◆ WHAT THE TASK REQUIRES ◆
Copy out the lines from the one containing "Looking at this" up to and including the one containing "the blue propeller blade at the point at 202,121 →", character for character.

◆ RECORDS PROVIDED ◆
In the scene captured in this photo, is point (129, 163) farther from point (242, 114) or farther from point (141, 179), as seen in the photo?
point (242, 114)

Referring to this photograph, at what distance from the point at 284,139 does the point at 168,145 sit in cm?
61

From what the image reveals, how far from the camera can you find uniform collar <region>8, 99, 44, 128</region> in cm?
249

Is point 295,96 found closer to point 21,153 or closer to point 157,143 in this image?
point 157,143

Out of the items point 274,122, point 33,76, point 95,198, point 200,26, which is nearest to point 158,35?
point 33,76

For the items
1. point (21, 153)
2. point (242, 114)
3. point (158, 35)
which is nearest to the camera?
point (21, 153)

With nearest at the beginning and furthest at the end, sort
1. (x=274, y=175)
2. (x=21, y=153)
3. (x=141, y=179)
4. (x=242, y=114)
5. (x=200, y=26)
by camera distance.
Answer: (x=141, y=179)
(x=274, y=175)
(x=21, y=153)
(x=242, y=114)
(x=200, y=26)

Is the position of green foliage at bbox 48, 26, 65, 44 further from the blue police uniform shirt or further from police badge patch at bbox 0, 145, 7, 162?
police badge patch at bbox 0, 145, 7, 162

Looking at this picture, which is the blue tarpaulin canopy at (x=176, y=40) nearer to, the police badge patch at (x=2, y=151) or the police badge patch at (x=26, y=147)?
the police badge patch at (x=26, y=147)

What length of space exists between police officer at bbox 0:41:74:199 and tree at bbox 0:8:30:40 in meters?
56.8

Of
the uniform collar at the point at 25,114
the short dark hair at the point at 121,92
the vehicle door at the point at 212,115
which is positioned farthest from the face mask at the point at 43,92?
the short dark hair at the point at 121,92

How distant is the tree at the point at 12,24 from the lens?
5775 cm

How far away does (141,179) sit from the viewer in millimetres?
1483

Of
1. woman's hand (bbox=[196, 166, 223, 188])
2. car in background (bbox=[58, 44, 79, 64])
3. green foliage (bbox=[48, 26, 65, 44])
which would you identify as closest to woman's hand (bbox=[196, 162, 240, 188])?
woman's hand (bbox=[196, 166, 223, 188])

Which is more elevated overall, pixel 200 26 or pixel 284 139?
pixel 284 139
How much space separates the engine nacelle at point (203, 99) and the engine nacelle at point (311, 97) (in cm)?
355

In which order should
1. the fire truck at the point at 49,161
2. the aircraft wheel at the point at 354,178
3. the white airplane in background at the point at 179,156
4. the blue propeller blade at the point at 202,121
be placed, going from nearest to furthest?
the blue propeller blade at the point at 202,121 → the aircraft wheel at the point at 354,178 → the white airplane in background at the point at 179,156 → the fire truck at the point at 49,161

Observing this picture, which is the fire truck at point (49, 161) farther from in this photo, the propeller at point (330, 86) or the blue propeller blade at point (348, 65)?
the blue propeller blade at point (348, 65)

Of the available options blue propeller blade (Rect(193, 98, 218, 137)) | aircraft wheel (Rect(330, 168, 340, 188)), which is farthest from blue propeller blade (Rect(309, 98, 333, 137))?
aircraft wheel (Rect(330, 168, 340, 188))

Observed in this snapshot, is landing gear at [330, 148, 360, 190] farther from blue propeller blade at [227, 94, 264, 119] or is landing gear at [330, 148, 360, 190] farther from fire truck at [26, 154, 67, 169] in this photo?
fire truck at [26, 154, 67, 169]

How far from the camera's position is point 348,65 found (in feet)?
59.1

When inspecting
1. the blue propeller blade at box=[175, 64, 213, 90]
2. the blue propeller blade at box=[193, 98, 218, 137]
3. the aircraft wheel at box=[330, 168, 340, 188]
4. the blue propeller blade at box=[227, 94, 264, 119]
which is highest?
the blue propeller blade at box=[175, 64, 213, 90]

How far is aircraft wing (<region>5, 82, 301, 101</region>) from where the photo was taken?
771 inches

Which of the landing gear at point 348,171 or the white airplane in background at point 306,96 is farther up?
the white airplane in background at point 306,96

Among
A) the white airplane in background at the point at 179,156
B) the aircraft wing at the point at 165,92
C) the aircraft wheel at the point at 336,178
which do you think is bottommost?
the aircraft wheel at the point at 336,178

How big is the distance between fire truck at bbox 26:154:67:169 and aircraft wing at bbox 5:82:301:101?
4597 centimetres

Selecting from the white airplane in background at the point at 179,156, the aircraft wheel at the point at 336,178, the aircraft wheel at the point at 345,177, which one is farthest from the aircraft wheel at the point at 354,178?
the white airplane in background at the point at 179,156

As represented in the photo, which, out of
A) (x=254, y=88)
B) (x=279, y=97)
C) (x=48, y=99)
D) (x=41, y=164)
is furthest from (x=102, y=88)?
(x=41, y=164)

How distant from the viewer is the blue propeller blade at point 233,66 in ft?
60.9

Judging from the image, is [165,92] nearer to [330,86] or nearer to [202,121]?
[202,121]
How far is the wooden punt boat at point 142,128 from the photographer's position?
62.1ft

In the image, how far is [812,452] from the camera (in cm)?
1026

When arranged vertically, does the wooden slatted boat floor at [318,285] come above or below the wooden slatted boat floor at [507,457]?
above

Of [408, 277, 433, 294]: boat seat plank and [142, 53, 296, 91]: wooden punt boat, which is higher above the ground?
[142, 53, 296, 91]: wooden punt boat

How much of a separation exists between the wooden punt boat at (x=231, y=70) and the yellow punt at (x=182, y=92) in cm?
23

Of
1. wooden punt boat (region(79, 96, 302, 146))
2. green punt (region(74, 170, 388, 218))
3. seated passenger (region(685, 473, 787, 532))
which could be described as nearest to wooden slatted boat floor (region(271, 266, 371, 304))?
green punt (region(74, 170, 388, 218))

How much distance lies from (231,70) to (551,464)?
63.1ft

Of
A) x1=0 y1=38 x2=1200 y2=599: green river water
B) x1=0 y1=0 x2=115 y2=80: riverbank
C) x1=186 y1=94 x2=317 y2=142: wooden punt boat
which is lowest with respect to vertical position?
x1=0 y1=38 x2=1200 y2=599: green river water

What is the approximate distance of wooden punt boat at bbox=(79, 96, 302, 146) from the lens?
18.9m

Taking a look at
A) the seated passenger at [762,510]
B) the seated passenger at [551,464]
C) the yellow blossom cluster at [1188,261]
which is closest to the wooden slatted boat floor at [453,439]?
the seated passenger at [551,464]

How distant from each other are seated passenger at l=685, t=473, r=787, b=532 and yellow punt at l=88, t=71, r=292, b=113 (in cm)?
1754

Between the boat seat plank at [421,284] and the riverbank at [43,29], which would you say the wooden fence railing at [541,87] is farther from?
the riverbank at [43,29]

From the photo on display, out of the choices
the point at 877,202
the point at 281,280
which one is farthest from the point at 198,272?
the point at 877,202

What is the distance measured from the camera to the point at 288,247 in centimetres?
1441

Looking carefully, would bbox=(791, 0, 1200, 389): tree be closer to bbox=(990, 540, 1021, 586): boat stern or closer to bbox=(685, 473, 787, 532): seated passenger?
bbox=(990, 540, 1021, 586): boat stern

◆ RESULT OF THE TASK ◆
Looking at this picture, which is the blue tarpaulin canopy at (x=176, y=40) nearer to, the police badge patch at (x=2, y=151) or the police badge patch at (x=26, y=147)?
the police badge patch at (x=26, y=147)

What length of space exists between police officer at bbox 0:41:74:199 and tree at bbox 0:8:30:40 in meters?
56.8

Of
the uniform collar at the point at 25,114
the short dark hair at the point at 121,92
the vehicle door at the point at 212,115
which is positioned farthest from the face mask at the point at 43,92?
the short dark hair at the point at 121,92

How distant is the tree at the point at 12,24 from the lens?
5775 cm

How far away does (141,179) sit from the viewer in millimetres?
1483

Of
1. woman's hand (bbox=[196, 166, 223, 188])
2. car in background (bbox=[58, 44, 79, 64])
3. green foliage (bbox=[48, 26, 65, 44])
which would you identify as closest to woman's hand (bbox=[196, 162, 240, 188])?
woman's hand (bbox=[196, 166, 223, 188])

Which is more elevated overall, pixel 200 26 or pixel 284 139?
pixel 284 139
How much space separates the engine nacelle at point (203, 99) and the engine nacelle at point (311, 97) (in cm)?
355

In which order should
1. the fire truck at the point at 49,161
2. the aircraft wheel at the point at 354,178
3. the white airplane in background at the point at 179,156
4. the blue propeller blade at the point at 202,121
be placed, going from nearest to furthest?
the blue propeller blade at the point at 202,121 → the aircraft wheel at the point at 354,178 → the white airplane in background at the point at 179,156 → the fire truck at the point at 49,161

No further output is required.